_In cosa consiste_.
Indica quante righe qui sotto contengono la parola "farthest", distinguendo tra maiuscole e minuscole. Per favore, scrivi soltanto il numero.

§

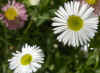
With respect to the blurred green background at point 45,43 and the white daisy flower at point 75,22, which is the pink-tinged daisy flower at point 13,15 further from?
the white daisy flower at point 75,22

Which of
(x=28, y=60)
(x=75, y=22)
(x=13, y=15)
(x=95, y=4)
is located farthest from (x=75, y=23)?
(x=13, y=15)

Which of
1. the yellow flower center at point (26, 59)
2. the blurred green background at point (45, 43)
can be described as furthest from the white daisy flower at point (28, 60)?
the blurred green background at point (45, 43)

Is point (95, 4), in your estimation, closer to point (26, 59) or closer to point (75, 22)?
point (75, 22)

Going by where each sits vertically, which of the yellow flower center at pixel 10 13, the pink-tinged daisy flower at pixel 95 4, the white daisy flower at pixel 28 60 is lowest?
the white daisy flower at pixel 28 60

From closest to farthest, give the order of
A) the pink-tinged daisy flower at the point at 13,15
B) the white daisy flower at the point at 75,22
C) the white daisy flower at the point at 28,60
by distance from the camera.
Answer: the white daisy flower at the point at 75,22 → the white daisy flower at the point at 28,60 → the pink-tinged daisy flower at the point at 13,15

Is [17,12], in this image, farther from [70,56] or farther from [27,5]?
[70,56]

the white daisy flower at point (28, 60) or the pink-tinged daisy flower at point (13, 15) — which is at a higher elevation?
the pink-tinged daisy flower at point (13, 15)
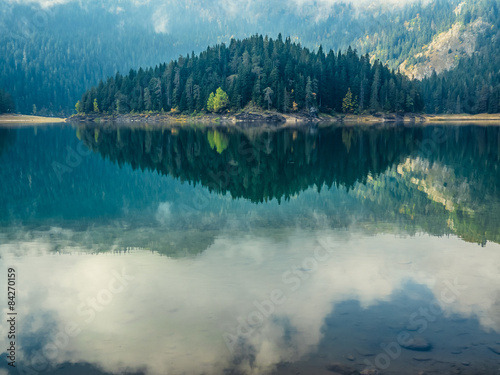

§

_Risposta_.
2